SUMMARY OF THE DISCLOSURE
[0016] The following is a summary description of illustrative embodiments of the invention. It is provided as a preface to assist those skilled in the art to more rapidly assimilate the detailed design discussion which ensues and is not intended in any way to limit the scope of the claims which are appended hereto in order to particularly point out the invention.
[0017] According to illustrative embodiments, the present disclosure focuses on a hybrid transformer-CNN system for early Alzheimer’s disease diagnosis using 3D brain MRI which overcomes the above-mentioned disadvantages or provide the users with a useful or commercial choice.
[0018] An objective of the present disclosure is to optimize computational efficiency of hybrid CNN-Transformer models, reducing training and inference times without compromising accuracy, making the solution practical for routine clinical deployment.
[0019] Another objective of the present disclosure is to develop a robust hybrid deep learning framework that combines the strengths of Convolutional Neural Networks (CNNs) and Transformer models for accurate and early detection of Alzheimer’s disease from 3D brain MRI scans.
[0020] Another objective of the present disclosure is to automatically extract both local and global spatial features from high-dimensional neuroimaging data, leveraging CNNs for fine-grained structural details and Transformers for modeling long-range dependencies across brain regions.
[0021] Another objective of the present disclosure is to improve diagnostic performance through multimodal data fusion, integrating structural MRI, PET scans, cognitive scores, and potentially other relevant clinical or genomic data, enabling comprehensive assessment of Alzheimer’s disease progression.
[0022] Another objective of the present disclosure is to reduce reliance on large labeled datasets by implementing data-efficient training techniques, transfer learning strategies, or self-supervised pretraining, thus addressing one of the major limitations of current deep learning models in clinical neuroimaging.
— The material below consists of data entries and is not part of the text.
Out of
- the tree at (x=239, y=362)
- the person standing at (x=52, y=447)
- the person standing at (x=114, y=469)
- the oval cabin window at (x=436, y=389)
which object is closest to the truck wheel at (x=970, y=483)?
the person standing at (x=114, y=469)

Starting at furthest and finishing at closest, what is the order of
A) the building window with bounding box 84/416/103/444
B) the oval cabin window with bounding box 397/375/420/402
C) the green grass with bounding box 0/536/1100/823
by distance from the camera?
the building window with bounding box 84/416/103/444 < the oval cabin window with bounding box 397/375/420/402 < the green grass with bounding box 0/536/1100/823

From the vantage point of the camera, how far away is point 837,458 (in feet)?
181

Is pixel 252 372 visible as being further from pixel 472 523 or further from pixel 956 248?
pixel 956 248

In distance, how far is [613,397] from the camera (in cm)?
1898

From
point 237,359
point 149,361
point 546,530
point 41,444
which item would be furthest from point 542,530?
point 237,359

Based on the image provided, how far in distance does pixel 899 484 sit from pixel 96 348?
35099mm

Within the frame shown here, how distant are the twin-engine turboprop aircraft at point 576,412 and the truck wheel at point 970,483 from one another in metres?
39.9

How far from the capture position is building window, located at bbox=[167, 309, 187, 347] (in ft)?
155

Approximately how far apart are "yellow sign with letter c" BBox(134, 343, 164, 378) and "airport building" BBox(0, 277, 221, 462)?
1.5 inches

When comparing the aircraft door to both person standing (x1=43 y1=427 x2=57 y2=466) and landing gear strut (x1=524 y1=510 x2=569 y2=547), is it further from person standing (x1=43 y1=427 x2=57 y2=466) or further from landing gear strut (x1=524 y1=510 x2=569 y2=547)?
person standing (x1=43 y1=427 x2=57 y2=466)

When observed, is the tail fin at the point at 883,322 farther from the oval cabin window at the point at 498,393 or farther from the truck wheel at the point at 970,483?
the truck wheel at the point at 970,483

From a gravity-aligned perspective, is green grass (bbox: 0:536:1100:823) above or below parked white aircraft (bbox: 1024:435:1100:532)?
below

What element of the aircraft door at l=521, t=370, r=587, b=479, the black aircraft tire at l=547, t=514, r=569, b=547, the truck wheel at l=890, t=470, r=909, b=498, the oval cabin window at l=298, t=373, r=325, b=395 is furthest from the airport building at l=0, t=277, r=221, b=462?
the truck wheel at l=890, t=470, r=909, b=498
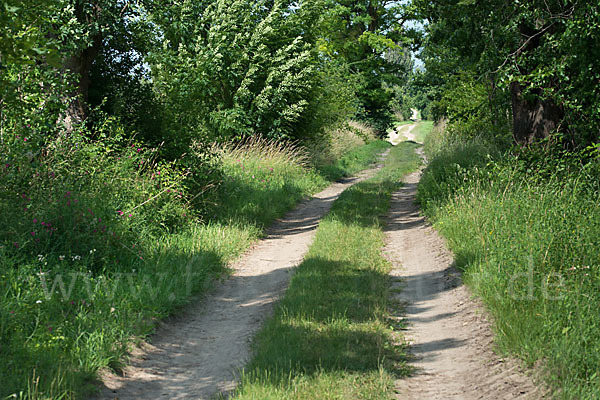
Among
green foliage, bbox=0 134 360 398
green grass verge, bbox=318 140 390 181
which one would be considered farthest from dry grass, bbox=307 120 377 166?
green foliage, bbox=0 134 360 398

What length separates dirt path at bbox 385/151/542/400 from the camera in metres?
5.02

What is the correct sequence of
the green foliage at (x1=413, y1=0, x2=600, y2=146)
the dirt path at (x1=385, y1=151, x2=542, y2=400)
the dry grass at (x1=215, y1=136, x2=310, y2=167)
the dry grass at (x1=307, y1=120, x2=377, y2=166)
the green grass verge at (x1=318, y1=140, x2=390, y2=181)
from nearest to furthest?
the dirt path at (x1=385, y1=151, x2=542, y2=400) → the green foliage at (x1=413, y1=0, x2=600, y2=146) → the dry grass at (x1=215, y1=136, x2=310, y2=167) → the green grass verge at (x1=318, y1=140, x2=390, y2=181) → the dry grass at (x1=307, y1=120, x2=377, y2=166)

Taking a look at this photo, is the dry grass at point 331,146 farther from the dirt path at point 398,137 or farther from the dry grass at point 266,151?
the dirt path at point 398,137

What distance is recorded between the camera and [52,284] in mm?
6523

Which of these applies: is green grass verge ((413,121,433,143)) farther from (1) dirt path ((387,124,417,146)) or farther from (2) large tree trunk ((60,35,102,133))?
(2) large tree trunk ((60,35,102,133))

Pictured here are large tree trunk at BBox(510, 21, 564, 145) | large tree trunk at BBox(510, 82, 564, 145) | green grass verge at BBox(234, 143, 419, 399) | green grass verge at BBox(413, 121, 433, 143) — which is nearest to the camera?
green grass verge at BBox(234, 143, 419, 399)

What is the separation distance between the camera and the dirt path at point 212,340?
17.4ft

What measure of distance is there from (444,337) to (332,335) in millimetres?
1311

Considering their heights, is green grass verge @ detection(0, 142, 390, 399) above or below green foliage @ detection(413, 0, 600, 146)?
below

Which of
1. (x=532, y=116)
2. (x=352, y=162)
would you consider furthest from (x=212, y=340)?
(x=352, y=162)

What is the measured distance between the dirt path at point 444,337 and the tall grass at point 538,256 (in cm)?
22

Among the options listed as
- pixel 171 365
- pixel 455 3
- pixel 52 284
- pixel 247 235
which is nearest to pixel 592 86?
pixel 455 3

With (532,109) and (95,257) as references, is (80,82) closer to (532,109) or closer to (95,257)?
(95,257)

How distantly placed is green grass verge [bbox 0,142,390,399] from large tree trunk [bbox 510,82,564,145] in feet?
19.1
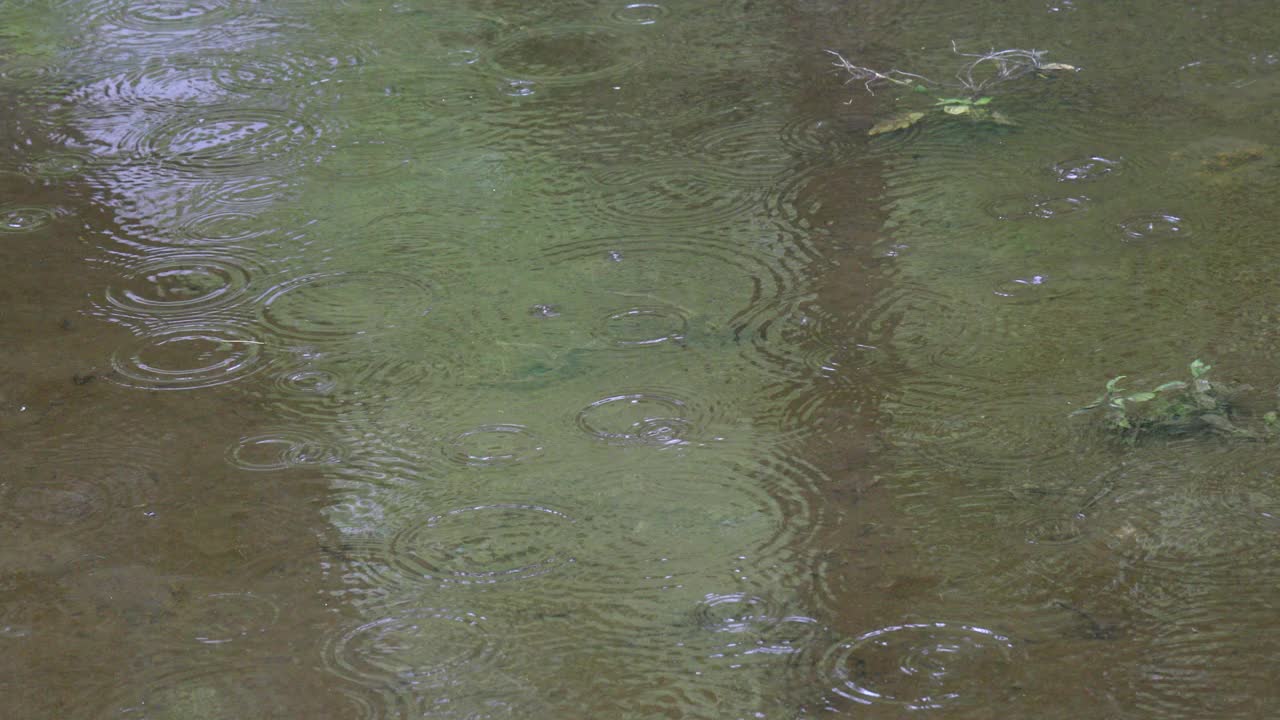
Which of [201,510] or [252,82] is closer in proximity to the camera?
[201,510]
[0023] Another objective of the present disclosure is to enhance the interpretability of model predictions so that clinicians can understand and trust the diagnostic outputs, aligning AI-based insights with established clinical knowledge for improved decision-making.
[0024] Another objective of the present disclosure is to provide a non-invasive, timely, and scalable diagnostic solution that supports early-stage detection of Alzheimer’s disease, ultimately reducing the risk of physical complications such as falls and fractures among elderly patients.
[0025] Another objective of the present disclosure is to improve generalizability across diverse patient populations and imaging modalities, ensuring that the system maintains high diagnostic accuracy even when exposed to heterogeneous datasets from different scanners or demographic groups.
[0026] Another objective of the present disclosure is to validate and benchmark the proposed system against existing state-of-the-art approaches, demonstrating superior performance in terms of accuracy, sensitivity, specificity, and early detection capability.
[0027] Yet another objective of the present disclosure is to establish a clinically deployable AI-assisted diagnostic tool, facilitating seamless integration into hospital workflows and enabling healthcare professionals to leverage advanced neuroimaging analytics for personalized patient care and monitoring.
[0028] In light of the above, a hybrid transformer-CNN system for early Alzheimer’s disease diagnosis using 3D brain MRI comprises a 3D MRI data acquisition module configured to obtain volumetric brain scans of a subject. The system also includes a spatial feature extraction module configured to extract local structural features from the acquired 3D MRI data. The system also includes a global contextual modeling module configured to process the spatial features extracted by the CNN. The system also includes a multimodal fusion module configured to integrate additional neuroimaging modalities and clinical biomarkers. The system also includes an explainable artificial intelligence (XAI) module configured to highlight critical brain regions and model features relevant to Alzheimer’s disease classification. The system also includes a classification module configured to generate an early-stage Alzheimer’s disease diagnosis based on the combined output of the Transformer, CNN, and multimodal fusion modules.
[0029] In one embodiment, the 3D MRI data acquisition module is configured to perform pre-processing of the volumetric brain scans including noise reduction, normalization, and alignment of the brain images to a standard anatomical template.
[0030] In one embodiment, the spatial feature extraction module comprises a convolutional neural network (CNN) having multiple layers including convolutional layers, pooling layers, and activation layers to extract hierarchical local structural features from the 3D MRI data.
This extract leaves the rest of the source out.